The nonstick frying pan is easily one of the most clutch items in one's home culinary arsenal. They may seem like a recent invention, but nonstick pans date back over 2,000 years to the Roman Empire. Italian archaeologists recently discovered a production site for forerunner nonstick pans, bearing internal red-slip coatings, just outside of Naples, Italy. Discovery details the unearthing of these pan fragments.

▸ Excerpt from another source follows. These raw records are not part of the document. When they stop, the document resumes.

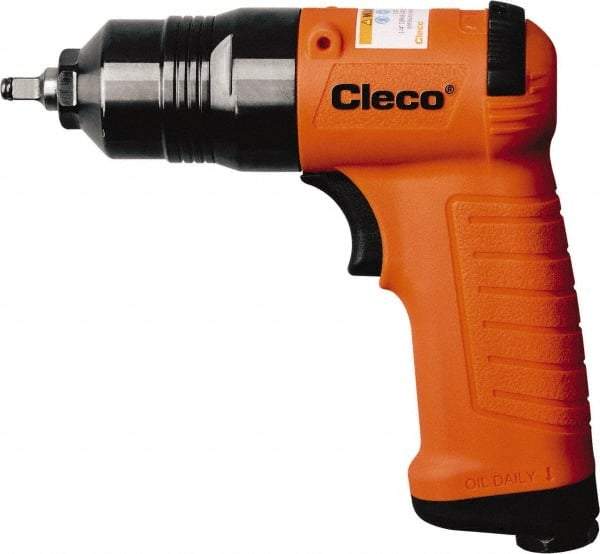 Cleco - 1/4" Drive, 13,000 RPM, 50 Ft/Lb Torque Impact Wrench - Pistol Grip Handle, 1,200 IPM, 39.8 CFM, 90 psi, 1/4" NPT Inlet - Best Tool & Supply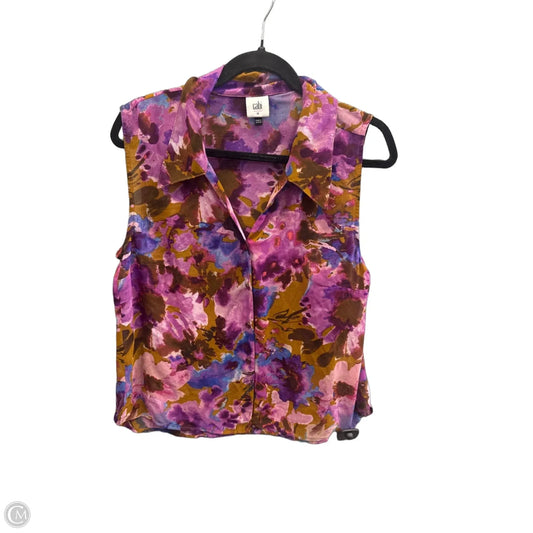 Top Sleeveless By Cabi In Purple, Size: M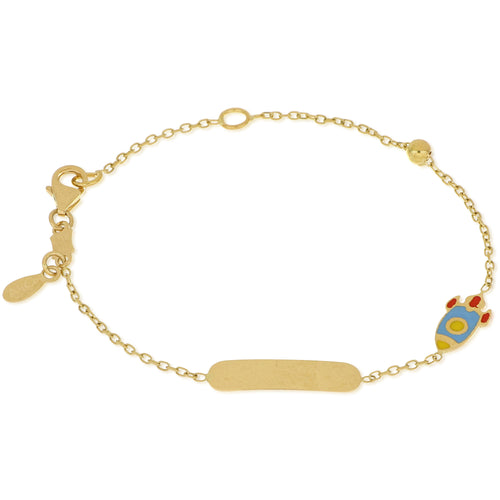18K Italian Gold Baby Bracelet – 803321731265 – SKU 803321731265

The cookware was known as “Cumanae testae” or “Cumanae patellae,” (pans from the city of Cumae) and was mentioned in the first-century Roman cookbook De Re Coquinaria as the most suitable pans for making chicken stews. However, the pans from Cumae remained a mystery until 1975, when Giuseppe Pucci, archaeologist and professor of history of Greek and Roman art, attempted an identification. Pucci proposed that a pottery commonly known as Pompeian Red Ware which featured a heavy red-slip coating in the inside, was the “Cumanae testae” from historical sources.

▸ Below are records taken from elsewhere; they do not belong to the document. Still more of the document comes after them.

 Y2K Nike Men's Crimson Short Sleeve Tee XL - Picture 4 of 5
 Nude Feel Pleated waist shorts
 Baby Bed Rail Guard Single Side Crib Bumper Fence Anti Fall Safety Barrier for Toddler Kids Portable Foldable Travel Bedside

Now Marco Giglio, Giovanni Borriello and Stefano Iavarone, archaeologists at the University of Naples “L’Orientale,” have found evidence in Cumae to support Pucci’s identification. “We found a dump site filled with internal red-slip cookware fragments. The dumping was used by a pottery factory. This shows for the first time the Cumanae patellae were indeed produced in this city,” Giglio told Discovery News.